Julie got up onto the box flourishing a long whip which she assured us was not used to hurt the horses but to make sure that they pulled uniformly and one wasn’t doing all the work. Duncan meanwhile went out into the lane to see the carriage out of the farm gate. This involved a sharp right angle turn which the Tommie and Charlie accomplished with consummate ease.
“It is essential to have a groom when driving a pair,” Julie said as Duncan jumped back up on the box beside her and we set off. To help the passengers, to stand at the horses head when they are stationary and be ready to assist generally.
We certainly did feel very special sitting sipping our champagne high above the hedges of the cottages we passed. Everyone we saw waved and the sight of our elegant little equipage seemed to make then smile. As for us, we felt like characters straight out of Jane Austen. Soon however, we left houses behind us and found ourselves amid the green of fields and woodland.
It is very fortunate that the farm is on the edge of a big private estate interlaced with quiet lanes and tracks in one of the most attractive corners of Sussex making it unnecessary to venture onto the busy main roads. In fact the gentle motion of the barouche, the clip-clop of the horses’ hooves and the twitching of their ears as the listened to the sound of Julie’s voice, to say nothing of the taste of champagne on our lips, made us feel as though we had left the burly-burly of the twenty-first century behind and entered a gentler more satisfying dimension.
We learned that Julie, Tommie and Charlie, aided by a series of grooms are much in demand for weddings – for which the horses and the barouche are transported by lorry to the venue (together with a check-list of 90 items which begins with, ‘2 horses’ and ends with much- needed ‘coffee,’) where they are harnessed and prepared to take the bride to the church and/or to the reception.
A carriage ride is in fact the perfect way to celebrate an anniversary or even to get engaged – Julie confided to us that the next day she was taking a couple out and that the man was going to hide the ring in the barouche and propose to his girlfriend en route ( and yes, she did say yes)
Julie and the horses also do film work and offer a carriage ride which culminates with a picnic at which guests find a hamper of wine and local delicacies waiting in a secret picnic place with chairs and tables in one of the farm’s fields.
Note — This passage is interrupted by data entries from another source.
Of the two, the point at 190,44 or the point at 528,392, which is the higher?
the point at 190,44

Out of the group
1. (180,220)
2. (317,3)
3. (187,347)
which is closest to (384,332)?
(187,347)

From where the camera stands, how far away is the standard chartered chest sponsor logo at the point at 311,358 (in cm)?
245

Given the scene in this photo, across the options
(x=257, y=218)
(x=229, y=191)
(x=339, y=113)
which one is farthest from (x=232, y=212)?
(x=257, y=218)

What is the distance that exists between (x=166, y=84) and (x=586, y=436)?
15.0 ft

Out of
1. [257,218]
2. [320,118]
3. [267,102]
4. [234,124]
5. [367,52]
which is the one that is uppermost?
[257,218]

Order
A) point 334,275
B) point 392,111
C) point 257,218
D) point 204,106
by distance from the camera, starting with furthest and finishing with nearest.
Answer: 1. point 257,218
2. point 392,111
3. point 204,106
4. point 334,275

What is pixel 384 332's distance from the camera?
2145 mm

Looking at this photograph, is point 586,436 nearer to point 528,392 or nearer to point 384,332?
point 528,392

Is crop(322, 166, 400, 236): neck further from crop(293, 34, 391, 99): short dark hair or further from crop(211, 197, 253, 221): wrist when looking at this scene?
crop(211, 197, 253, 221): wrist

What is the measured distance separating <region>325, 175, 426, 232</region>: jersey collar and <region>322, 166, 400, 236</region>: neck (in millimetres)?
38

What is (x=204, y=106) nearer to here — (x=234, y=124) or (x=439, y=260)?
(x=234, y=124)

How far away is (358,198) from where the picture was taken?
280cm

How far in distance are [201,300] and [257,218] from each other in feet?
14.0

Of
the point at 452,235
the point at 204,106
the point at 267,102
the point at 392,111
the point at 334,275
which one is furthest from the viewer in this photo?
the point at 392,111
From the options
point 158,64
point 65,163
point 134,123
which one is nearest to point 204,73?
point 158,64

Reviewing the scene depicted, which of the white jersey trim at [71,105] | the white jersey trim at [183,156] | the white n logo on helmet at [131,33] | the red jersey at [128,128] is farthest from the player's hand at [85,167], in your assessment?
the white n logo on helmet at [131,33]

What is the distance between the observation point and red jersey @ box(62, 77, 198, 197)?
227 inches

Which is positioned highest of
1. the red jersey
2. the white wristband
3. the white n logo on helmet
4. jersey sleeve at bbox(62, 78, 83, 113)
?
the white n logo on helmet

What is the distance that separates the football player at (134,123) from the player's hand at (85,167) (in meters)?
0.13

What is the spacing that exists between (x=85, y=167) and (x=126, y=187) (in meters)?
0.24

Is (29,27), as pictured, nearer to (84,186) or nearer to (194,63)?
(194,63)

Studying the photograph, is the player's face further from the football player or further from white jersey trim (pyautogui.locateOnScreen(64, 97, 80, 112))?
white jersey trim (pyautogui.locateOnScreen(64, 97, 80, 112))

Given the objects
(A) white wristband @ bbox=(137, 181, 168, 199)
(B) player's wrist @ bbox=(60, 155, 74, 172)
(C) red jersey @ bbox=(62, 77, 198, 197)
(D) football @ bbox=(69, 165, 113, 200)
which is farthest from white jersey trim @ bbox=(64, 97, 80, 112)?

This can also be extended to a family picnic with games and treats provided for the children who will then be taken to the goat paddock to feed and play with Julie’s three friendly goats, Teddy, Nora Batty and Gladis ( two of which are currently being trained to pull a mini-carriage although goat progress is apparently rather slow.)
We were also impressed by the flexibility of the company. Although the barouche has a hood which can protect passengers in a sudden squall, if the weather looks like being inclement, they are happy to reschedule. They will also pick people up from East Grinstead station and advise on local hotels for those wanting an overnight stay.
Julie and Duncan had been so friendly and efficient and Tommie and Charlie such delightful travelling companions that in one way the forty five minutes passed all too quickly – but in another the whole experience was so unique as to have taken us right out of everyday time.
It is in fact the most idyllic romantic interlude. We can unhesitatingly recommend a jaunt with The Horse Drawn Carriage Company as the perfect way to relax and renew you spirits.